— PROVIDED TEXT —
▬▬▬▬▬▬

Literature

Announcing the 2020 Aspen Words Literary Prize Finalists

February 18, 2020  • Aspen Words

Aspen Words today announced the shortlist for the Aspen Words Literary Prize, a $35,000 annual award for a work of fiction that illuminates vital contemporary issues.

The shortlist, announced in collaboration with media partner NPR Books, includes four novels and one short story collection. One of the finalists, Bryan Washington, is a debut author, while Brian Allen Carr, Nicole Dennis-Benn, Christy Lefteri, and Valeria Luiselli have all published previous books to critical acclaim. The finalists were selected by a five-member jury including Alexander Chee, Amy Garmer, Saeed Jones, Helen Obermeyer, and Esmeralda Santiago.

▬▬▬▬▬▬

— OBJECTIVE —
Please rewrite the passage of the Aspen Words prize announcement starting at "Aspen Words today" and ending at "and Esmeralda Santiago.", swapping "jury" for "panel".

— STORED RECORDS —
▬▬▬▬▬▬

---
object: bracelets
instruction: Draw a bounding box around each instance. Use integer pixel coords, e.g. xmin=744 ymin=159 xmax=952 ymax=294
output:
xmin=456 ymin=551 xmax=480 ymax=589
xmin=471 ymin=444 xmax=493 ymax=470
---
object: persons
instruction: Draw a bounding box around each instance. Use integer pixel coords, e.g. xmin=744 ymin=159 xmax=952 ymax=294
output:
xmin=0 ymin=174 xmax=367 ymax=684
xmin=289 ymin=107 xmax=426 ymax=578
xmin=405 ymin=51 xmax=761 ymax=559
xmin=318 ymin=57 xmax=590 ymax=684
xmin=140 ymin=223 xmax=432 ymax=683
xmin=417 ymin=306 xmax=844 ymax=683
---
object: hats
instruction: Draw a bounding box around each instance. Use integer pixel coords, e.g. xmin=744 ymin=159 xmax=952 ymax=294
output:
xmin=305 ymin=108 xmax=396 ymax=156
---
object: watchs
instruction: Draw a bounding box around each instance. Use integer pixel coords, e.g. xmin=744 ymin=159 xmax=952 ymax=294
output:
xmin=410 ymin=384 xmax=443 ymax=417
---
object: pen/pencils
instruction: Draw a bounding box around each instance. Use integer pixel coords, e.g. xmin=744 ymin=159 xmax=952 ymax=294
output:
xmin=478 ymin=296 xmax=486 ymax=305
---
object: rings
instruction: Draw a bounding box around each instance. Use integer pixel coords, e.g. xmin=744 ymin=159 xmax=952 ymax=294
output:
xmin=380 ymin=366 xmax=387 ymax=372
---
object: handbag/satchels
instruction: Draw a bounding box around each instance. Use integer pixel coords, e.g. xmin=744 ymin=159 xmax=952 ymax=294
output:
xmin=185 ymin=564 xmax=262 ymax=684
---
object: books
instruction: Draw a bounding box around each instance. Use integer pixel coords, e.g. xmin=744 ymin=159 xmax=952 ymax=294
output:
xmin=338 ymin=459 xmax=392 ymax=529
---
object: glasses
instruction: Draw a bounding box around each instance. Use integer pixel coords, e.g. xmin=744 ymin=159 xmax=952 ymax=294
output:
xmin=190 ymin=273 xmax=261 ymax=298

▬▬▬▬▬▬

— THE RESULT —
Aspen Words today announced the shortlist for the Aspen Words Literary Prize, a $35,000 annual award for a work of fiction that illuminates vital contemporary issues.

The shortlist, announced in collaboration with media partner NPR Books, includes four novels and one short story collection. One of the finalists, Bryan Washington, is a debut author, while Brian Allen Carr, Nicole Dennis-Benn, Christy Lefteri, and Valeria Luiselli have all published previous books to critical acclaim. The finalists were selected by a five-member panel including Alexander Chee, Amy Garmer, Saeed Jones, Helen Obermeyer, and Esmeralda Santiago.